» BRIEF
Which lines in the listing below contain the word "greater"? Find each one and copy it out in full, counting a match only when the case is the same.

::: MATERIAL TO PROCESS :::

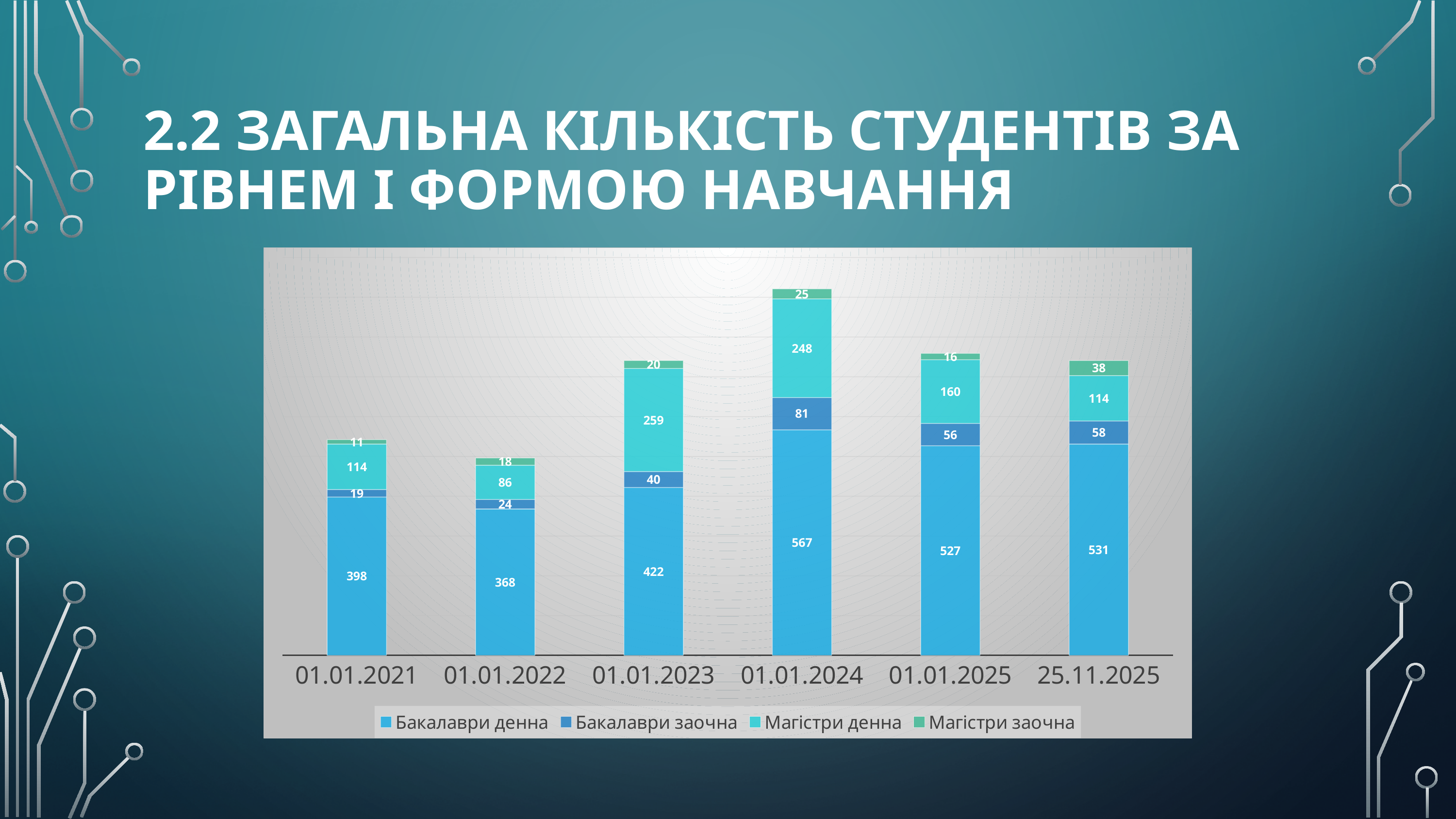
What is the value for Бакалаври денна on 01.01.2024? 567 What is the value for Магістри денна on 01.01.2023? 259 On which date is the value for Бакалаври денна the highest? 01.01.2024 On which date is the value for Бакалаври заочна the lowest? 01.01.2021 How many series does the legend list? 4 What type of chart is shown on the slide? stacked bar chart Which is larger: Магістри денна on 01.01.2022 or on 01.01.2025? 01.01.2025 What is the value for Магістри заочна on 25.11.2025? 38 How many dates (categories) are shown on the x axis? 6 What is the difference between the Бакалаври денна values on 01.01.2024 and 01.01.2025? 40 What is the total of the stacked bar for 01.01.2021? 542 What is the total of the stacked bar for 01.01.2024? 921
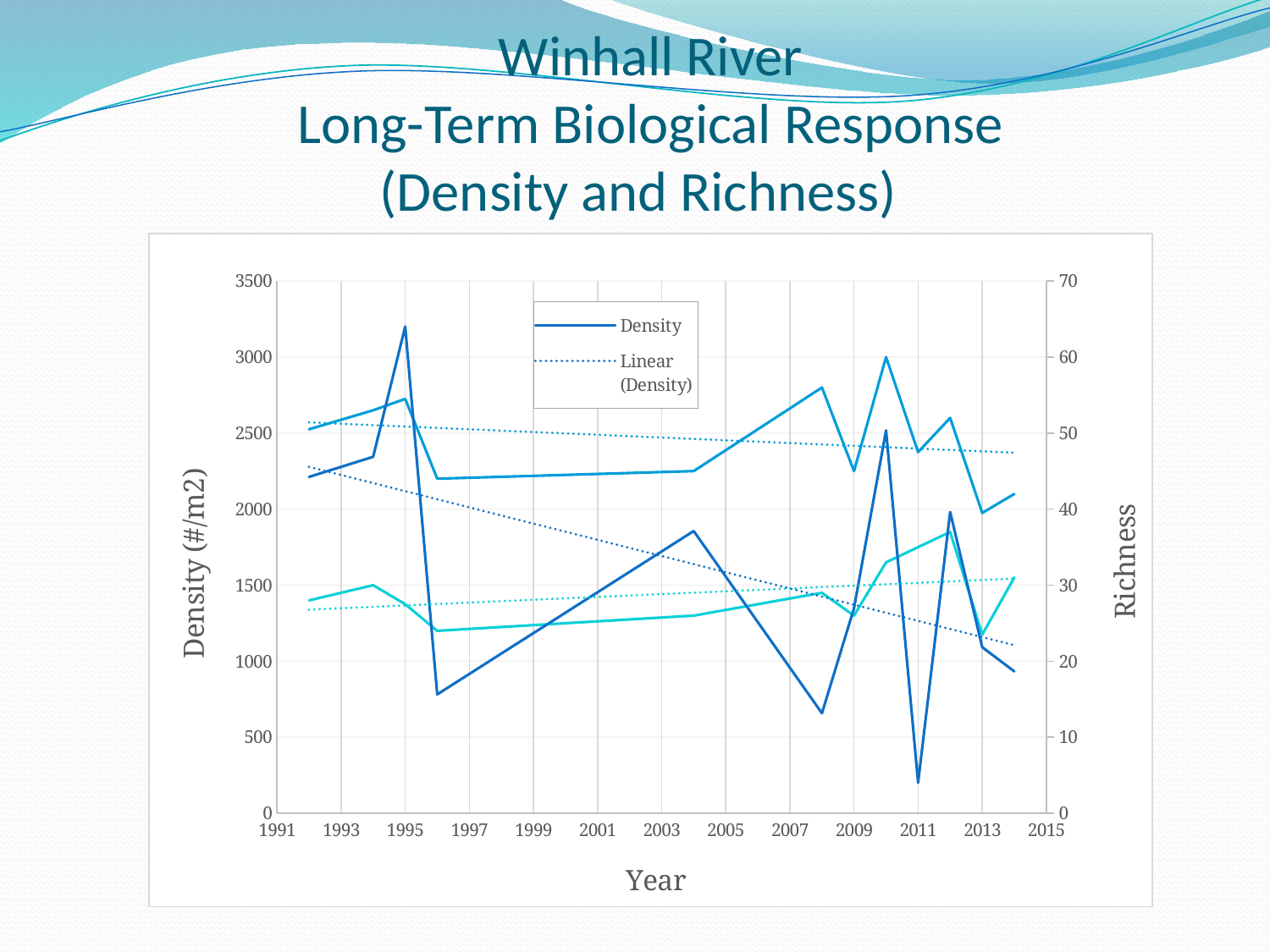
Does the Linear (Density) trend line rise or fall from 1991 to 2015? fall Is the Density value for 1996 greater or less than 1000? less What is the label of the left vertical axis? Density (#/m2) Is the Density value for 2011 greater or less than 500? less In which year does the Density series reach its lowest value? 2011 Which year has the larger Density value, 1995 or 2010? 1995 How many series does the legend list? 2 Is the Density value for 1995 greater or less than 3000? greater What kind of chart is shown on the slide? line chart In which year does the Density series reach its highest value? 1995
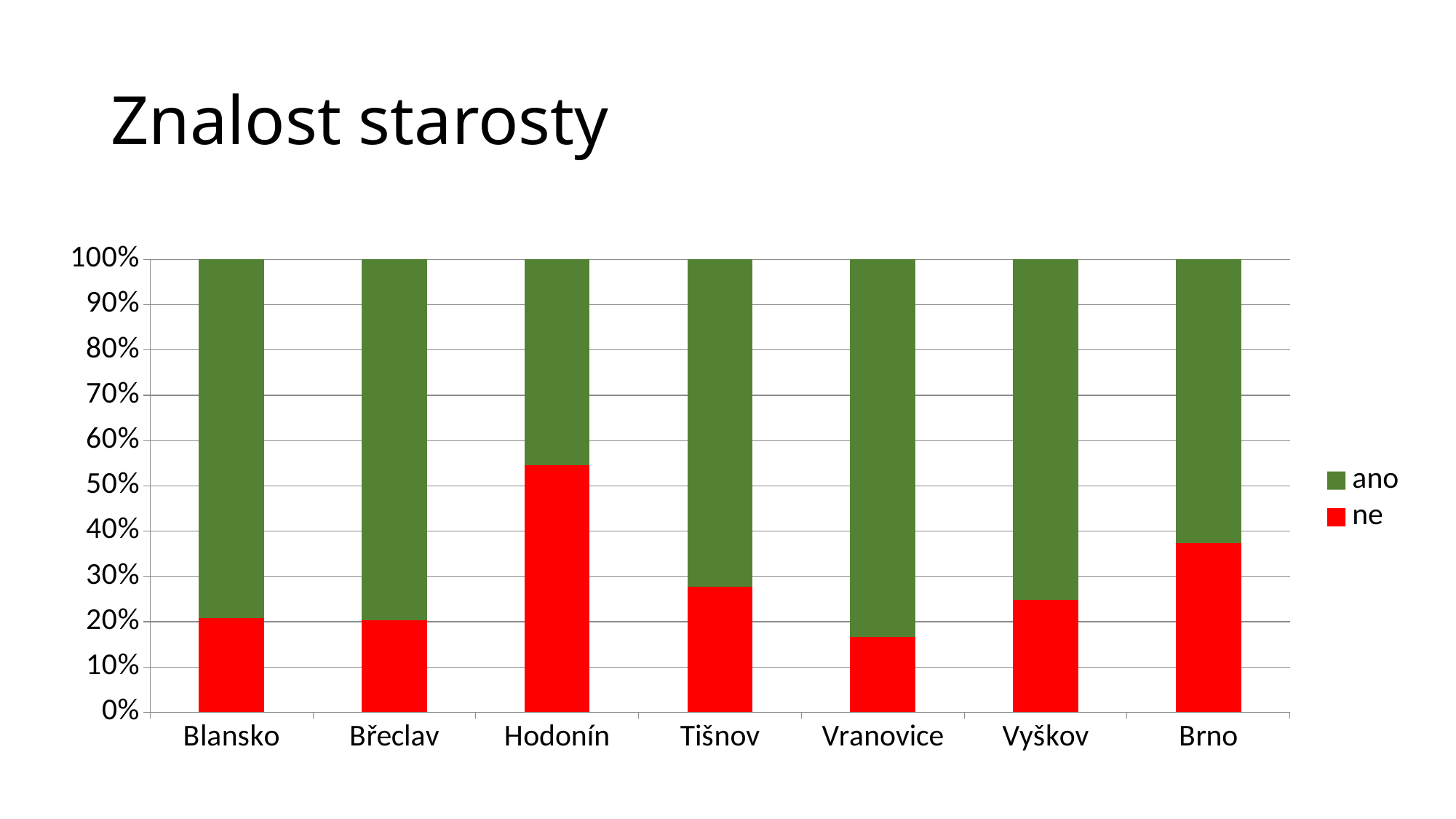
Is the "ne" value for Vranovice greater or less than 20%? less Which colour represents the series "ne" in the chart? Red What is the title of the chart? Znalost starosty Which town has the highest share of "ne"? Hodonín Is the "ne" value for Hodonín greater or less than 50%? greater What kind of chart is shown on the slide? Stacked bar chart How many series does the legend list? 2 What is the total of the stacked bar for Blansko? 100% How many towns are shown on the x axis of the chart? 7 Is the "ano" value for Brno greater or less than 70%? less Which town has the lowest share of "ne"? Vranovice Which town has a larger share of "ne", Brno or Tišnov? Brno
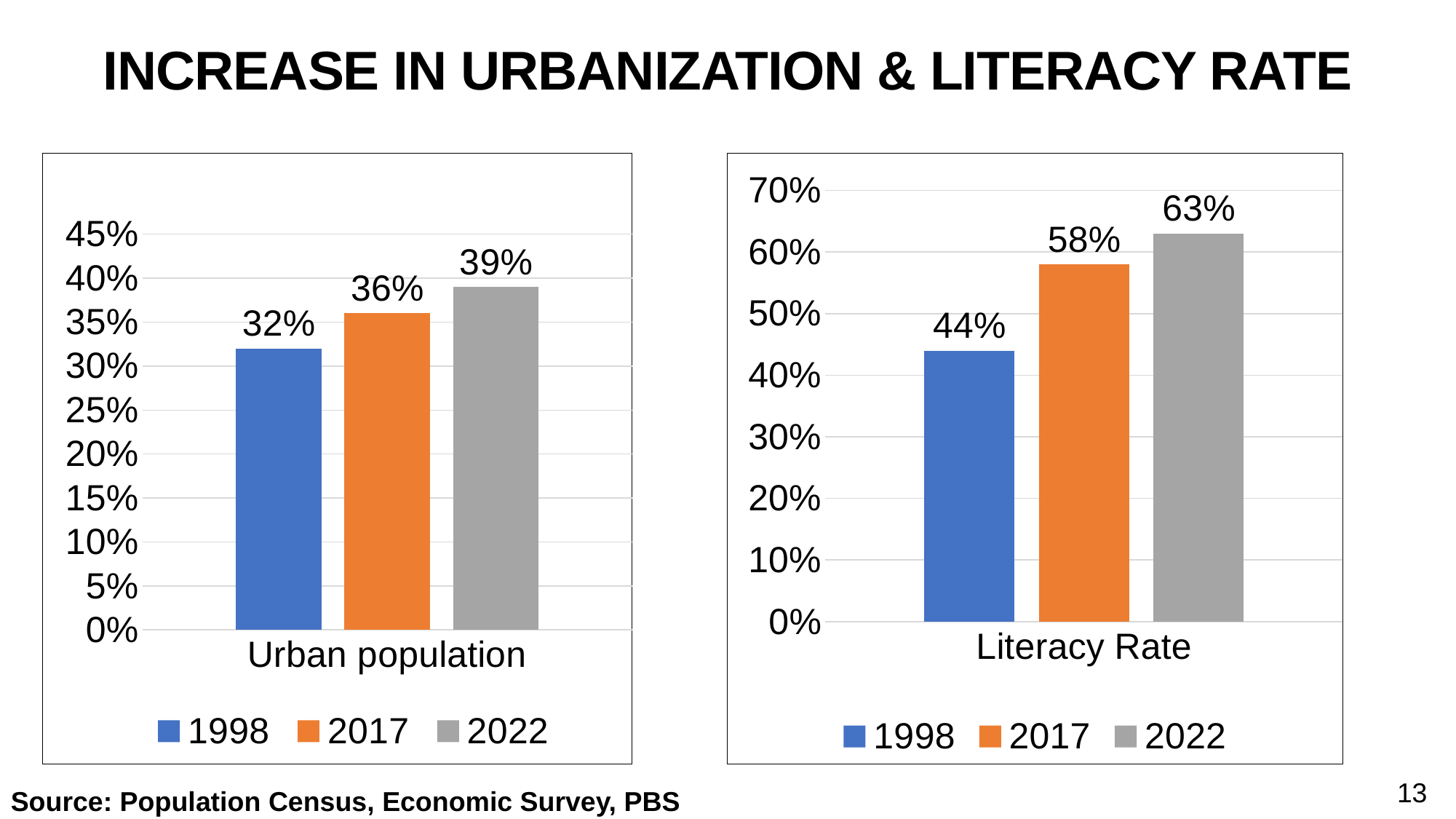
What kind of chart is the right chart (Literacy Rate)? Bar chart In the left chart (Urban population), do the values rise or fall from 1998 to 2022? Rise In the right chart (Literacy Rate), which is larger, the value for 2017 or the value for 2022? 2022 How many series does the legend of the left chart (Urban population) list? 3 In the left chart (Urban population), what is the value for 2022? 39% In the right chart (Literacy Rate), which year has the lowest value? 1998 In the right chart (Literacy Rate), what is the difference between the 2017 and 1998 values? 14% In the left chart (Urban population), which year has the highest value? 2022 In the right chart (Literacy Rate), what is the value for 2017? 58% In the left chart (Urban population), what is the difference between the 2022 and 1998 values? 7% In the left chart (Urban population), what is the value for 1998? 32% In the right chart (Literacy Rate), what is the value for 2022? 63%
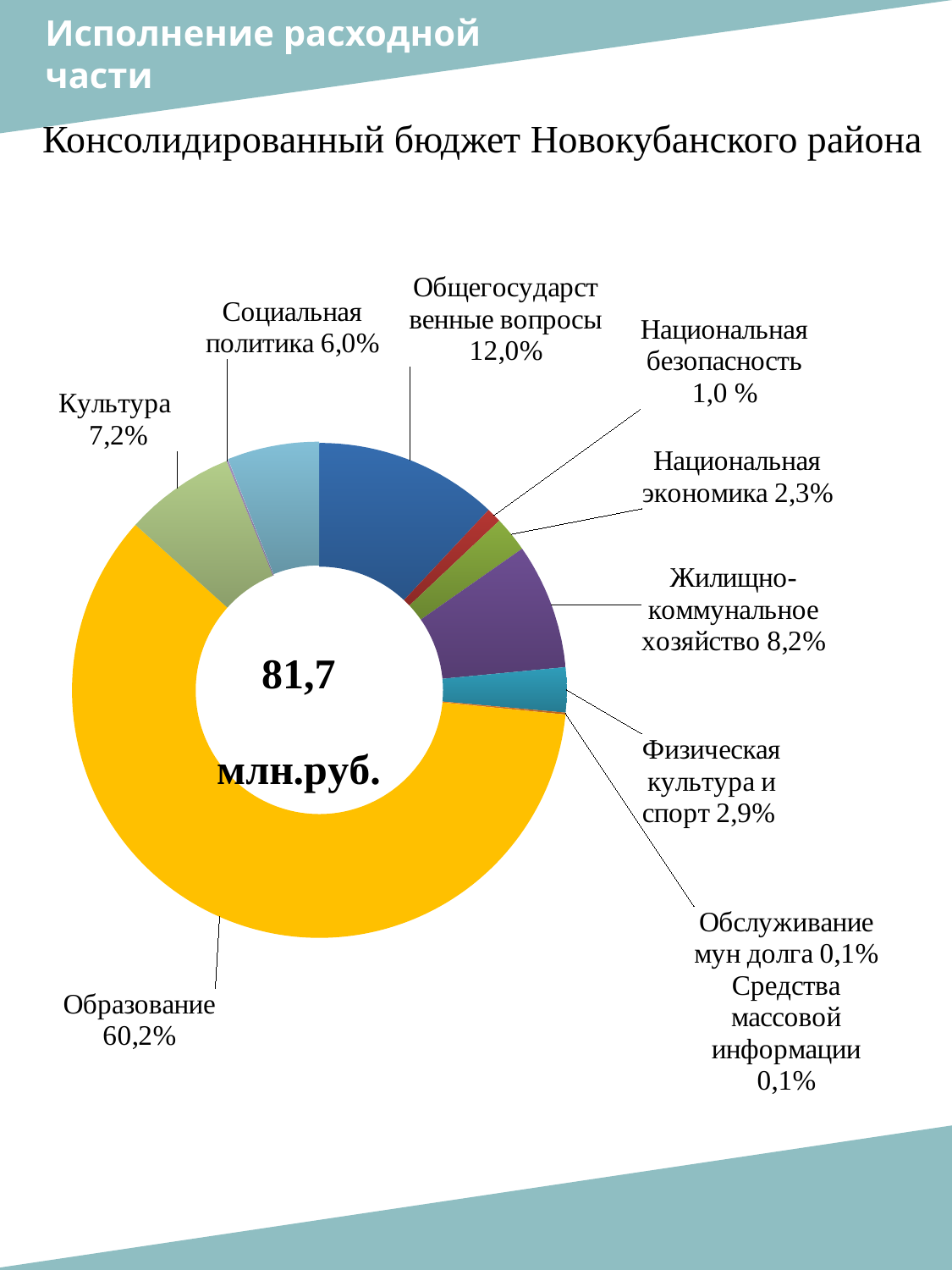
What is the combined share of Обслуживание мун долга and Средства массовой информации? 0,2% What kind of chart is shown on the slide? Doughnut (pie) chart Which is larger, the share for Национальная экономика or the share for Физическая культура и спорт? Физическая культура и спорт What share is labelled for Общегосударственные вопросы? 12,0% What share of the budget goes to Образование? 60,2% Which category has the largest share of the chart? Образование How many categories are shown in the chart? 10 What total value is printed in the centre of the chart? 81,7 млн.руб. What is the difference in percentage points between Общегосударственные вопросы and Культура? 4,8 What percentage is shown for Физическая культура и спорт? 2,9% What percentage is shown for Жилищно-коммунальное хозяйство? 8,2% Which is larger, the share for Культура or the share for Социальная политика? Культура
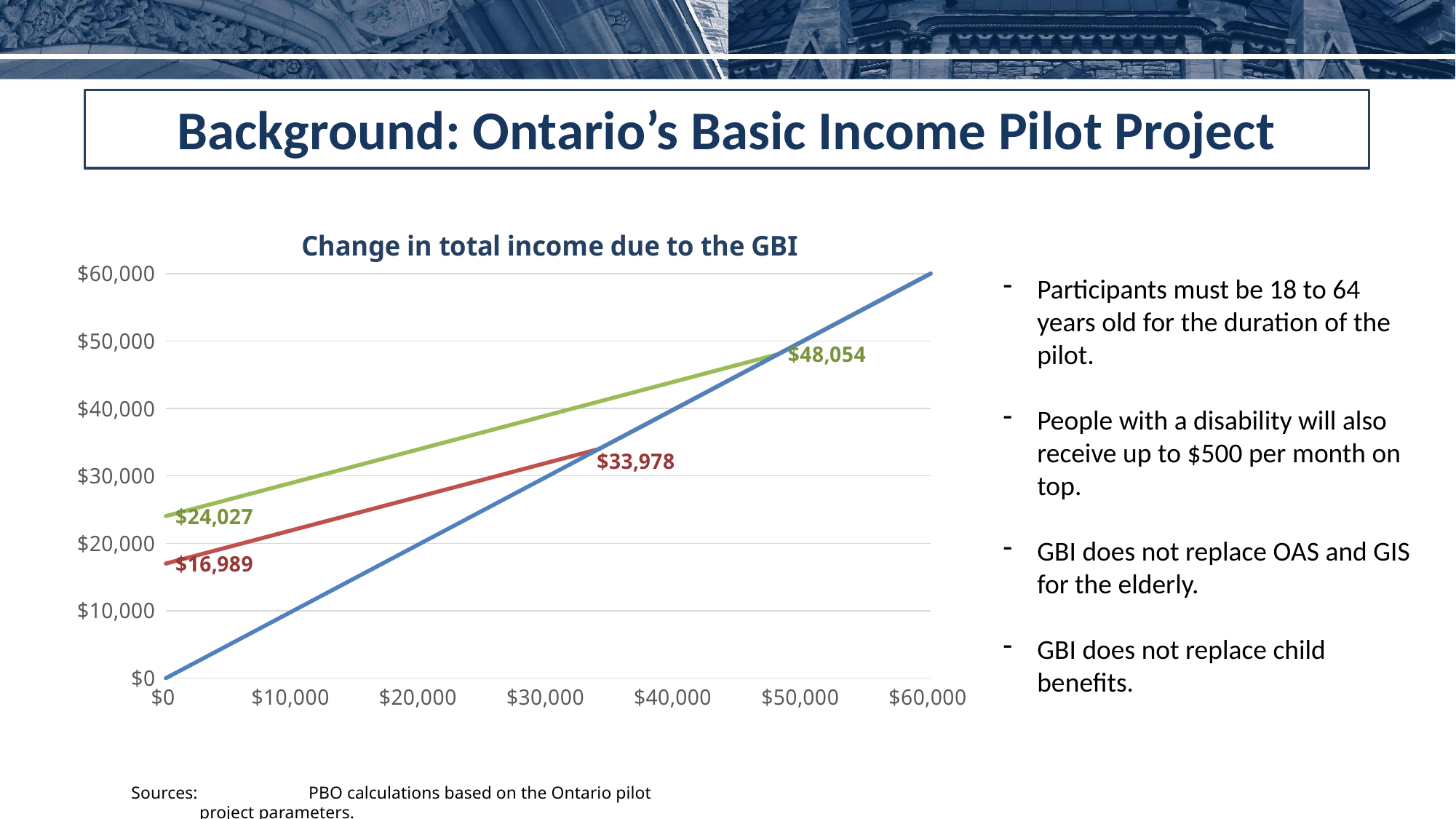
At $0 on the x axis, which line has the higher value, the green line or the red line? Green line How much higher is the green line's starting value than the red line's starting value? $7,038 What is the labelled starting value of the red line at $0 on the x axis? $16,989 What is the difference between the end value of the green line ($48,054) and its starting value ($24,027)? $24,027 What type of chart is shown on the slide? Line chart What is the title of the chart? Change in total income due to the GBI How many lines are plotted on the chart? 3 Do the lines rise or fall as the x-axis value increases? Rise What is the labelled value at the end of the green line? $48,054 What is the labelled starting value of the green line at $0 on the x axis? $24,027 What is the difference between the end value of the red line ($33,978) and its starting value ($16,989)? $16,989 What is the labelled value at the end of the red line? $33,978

:::

» PROBLEM SOLUTION
Does the Linear (Density) trend line rise or fall from 1991 to 2015? fall Is the Density value for 1996 greater or less than 1000? less What is the label of the left vertical axis? Density (#/m2) Is the Density value for 2011 greater or less than 500? less In which year does the Density series reach its lowest value? 2011 Which year has the larger Density value, 1995 or 2010? 1995 How many series does the legend list? 2 Is the Density value for 1995 greater or less than 3000? greater What kind of chart is shown on the slide? line chart In which year does the Density series reach its highest value? 1995
Is the "ne" value for Vranovice greater or less than 20%? less Which colour represents the series "ne" in the chart? Red What is the title of the chart? Znalost starosty Which town has the highest share of "ne"? Hodonín Is the "ne" value for Hodonín greater or less than 50%? greater What kind of chart is shown on the slide? Stacked bar chart How many series does the legend list? 2 What is the total of the stacked bar for Blansko? 100% How many towns are shown on the x axis of the chart? 7 Is the "ano" value for Brno greater or less than 70%? less Which town has the lowest share of "ne"? Vranovice Which town has a larger share of "ne", Brno or Tišnov? Brno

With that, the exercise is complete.